Il ratto delle Sabine è un film del 1945, diretto da Mario Bonnard, riedito nel 1950 col titolo Il professor Trombone.

Trama[modifica | modifica wikitesto]

Aristide Tromboni (Totò) e la sua scalcagnata compagnia d'attori sono a caccia di scritture e soprattutto di cibo. In un paesino di campagna conoscono il professor Molmenti (Carlo Campanini), ansioso di mettere in scena il suo delirante dramma storico, "Il ratto delle Sabine". Tromboni si offre di rappresentare in teatro, a patto che il professore paghi in contanti costumi e scenografi. Molmenti chiede che l'autore del dramma rimanga anonimo, ma quando due attori abbandonano la compagnia accetta di sostituirli salendo sul palco con la sua fedele cameriera, la stolida Rosina (Clelia Matania). Tra costumi ridicoli e attori inadeguati (il nome del re dei sabini da Tazio diventa "Gaetano") la recita va incontro ad un sonoro fiasco...

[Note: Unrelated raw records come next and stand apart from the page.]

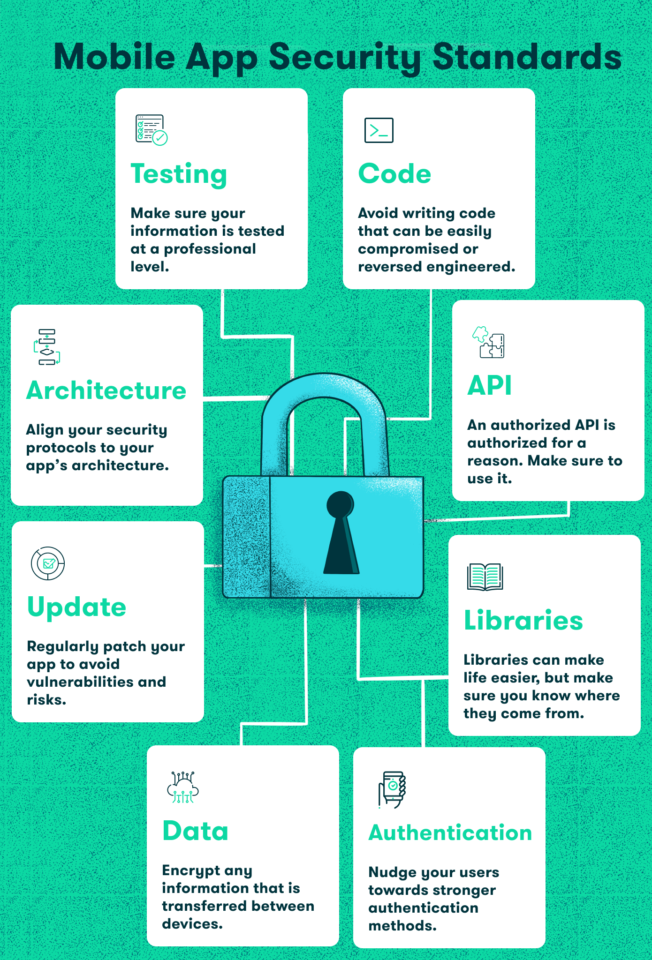 Mobile App Security Standards

Testing

Make sure your information is tested at a professional level.

Code

Avoid writing code that can be easily compromised or reversed engineered.

Architecture

Align your security protocols to your app's architecture.

API

An authorized API is authorized for a reason. Make sure to use it.

Update

Regularly patch your app to avoid vulnerabilities and risks.

Libraries

Libraries can make life easier, but make sure you know where they come from.

Data

Encrypt any information that is transferred between devices.

Authentication

Nudge your users towards stronger authentication methods.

Critica[modifica | modifica wikitesto]

Su Il Giornale del Mattino del 5 dicembre 1945: “Un film con Totò rappresenta sempre una garanzia per un'ora di buonumore. E infatti ieri il pubblico ha riso dal principio alla fine nel vedere riprodotta sullo schermo una commedia tanto cara ad Angelo Musco. Non mancano le trovate, non mancano gli atteggiamenti propri del comico che riscuote tante e così vive simpatie…”

Curiosità[modifica | modifica wikitesto]

  • Tratto dalla commedia 'Der Raub der Sabinerinnen' di Franz e Paul von Schönthan riadattato da Mario Bonnard (regista e sceneggiatore) e Mario Amendola (sceneggiatore), il film fu realizzato nell'autunno del '45 negli studi Capitani in via degli Avignonesi a Roma, dentro gli stessi ambienti in cui Rossellini aveva girato gli interni di "Roma città aperta", poco prima.
  • La versione originale della pellicola non esiste più. Girato in fretta e con scarsi mezzi in un periodo drammatico per l'Italia, il film fu poi rimontato, rimaneggiando il negativo originale, per preparare una nuova edizione uscita nel '50 col titolo "Il professor Trombone", l'unica esistente oggi.
  • Per la prima volta appare al fianco di Totò nel grande schermo Mario Castellani, suo partner in rivista dal '27 e da lì a poco la sua più fedele e famosa spalla cinematografica.
  • Da notare fra gli interpreti un allora giovanissimo Giuseppe Rinaldi, più noto quale attivissimo doppiatore di tantissimi attori, hollywoodiani e non.